#### Tasks:
(a) Answer the following questions using the guide to character encodings in WeeWX.
(i) What encoding does Python 3 source code use by default?
(ii) In which section of skin.conf is the encoding option for generated text set?
(iii) Which hex bytes represent the degree sign in UTF-8?
(b) According to the guide to character encodings in WeeWX, what are the places where encodings come into play within WeeWX? List every one.

#### Excerpt to read:
================
Character encodings - weewx/weewx GitHub Wiki

This is a guide to how character encodings are used within WeeWX.

What are encodings?

If you're a seasoned hands at character encodings, you can skip this section. If not, you should stop and read this classic 20-year-old article: The Absolute Minimum Every Software Developer Absolutely, Positively Must Know About Unicode and Character Sets (No Excuses!).

Fortunately, since the article was written, the rainbow of encodings has collapsed down to pretty much one, UTF-8, making life much simpler.

WeeWX encodings

There are four places where encodings come into play within WeeWX:

  1. In the Python code;
  2. The encoding of text created by the Cheetah generator and inserted into templates;
  3. The encoding in the templates themselves; and
  4. The encoding of the resultant HTML file.

Python code

Back in the old days, if you used an encoding other than simple ASCII in your Python source code, you had to tell the Python interpreter what that encoding was. However, with Python 3, that problem has gone away: by default, Python 3 source code uses UTF-8. Nevertheless, it's useful to understand that if your program has a line such as this

label = "°C"

the actual degree symbol is being represented using a UTF-8 encoding, which, in hex, is C2 B0. So, the two characters ° and C actually take three bytes to encode.

Cheetah generator

The Cheetah generator is responsible for taking tags such as $current.outTemp and turning them into a byte sequence that is inserted into a template. What encoding that byte sequence will use is determined by the option encoding in the [CheetahGenerator] section of skin.conf. So, a directive such as

[CheetahGenerator]
  encoding = html_entities

tells the WeeWX to use HTML entities to encode any non-ASCII characters. As an example, if the current temperature is 20C, then the tag $current.outTemp will result in either

20 °C

or, possibly,

20 °C

By contrast, if you were to specify UTF-8:

[CheetahGenerator]
  encoding = utf_8

then the emitted byte sequence would use UTF-8 encoding:

20 °C

which, in hex, is the byte sequence

32 30 20 C2 B0 43
 2  0      °    C

Note how it takes two bytes, C2 B0, to represent the degree sign.
================
Spatial localization data
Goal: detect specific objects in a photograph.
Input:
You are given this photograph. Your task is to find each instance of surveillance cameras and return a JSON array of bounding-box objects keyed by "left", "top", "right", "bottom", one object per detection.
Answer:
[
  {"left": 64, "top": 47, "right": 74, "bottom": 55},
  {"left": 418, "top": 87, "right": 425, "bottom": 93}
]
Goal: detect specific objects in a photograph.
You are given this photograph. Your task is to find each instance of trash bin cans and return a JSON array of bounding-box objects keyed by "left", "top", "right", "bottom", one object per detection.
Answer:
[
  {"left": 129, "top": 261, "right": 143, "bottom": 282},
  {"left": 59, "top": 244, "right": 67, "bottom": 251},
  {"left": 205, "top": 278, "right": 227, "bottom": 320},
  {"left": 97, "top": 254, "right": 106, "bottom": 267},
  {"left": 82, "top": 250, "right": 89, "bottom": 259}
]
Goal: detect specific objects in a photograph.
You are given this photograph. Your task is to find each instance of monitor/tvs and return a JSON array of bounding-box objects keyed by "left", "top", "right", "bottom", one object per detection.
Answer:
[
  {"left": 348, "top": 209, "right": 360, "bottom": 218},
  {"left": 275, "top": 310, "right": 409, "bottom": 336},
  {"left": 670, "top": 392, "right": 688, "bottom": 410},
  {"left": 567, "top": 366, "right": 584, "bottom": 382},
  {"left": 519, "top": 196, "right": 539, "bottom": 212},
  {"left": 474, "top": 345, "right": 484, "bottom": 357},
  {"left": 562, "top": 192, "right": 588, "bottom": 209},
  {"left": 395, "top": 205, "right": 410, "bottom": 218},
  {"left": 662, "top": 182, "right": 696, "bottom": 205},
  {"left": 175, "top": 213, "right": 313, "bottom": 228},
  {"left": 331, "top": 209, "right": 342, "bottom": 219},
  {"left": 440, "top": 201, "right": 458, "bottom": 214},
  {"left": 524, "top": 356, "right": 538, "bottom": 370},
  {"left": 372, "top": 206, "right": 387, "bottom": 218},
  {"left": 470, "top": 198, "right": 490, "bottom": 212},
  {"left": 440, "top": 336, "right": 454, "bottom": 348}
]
================
#### Answers in order:
(a)
(i) UTF-8
(ii) [CheetahGenerator]
(iii) C2 B0

(b)
1. In the Python code
2. The encoding of text created by the Cheetah generator and inserted into templates
3. The encoding in the templates themselves
4. The encoding of the resultant HTML file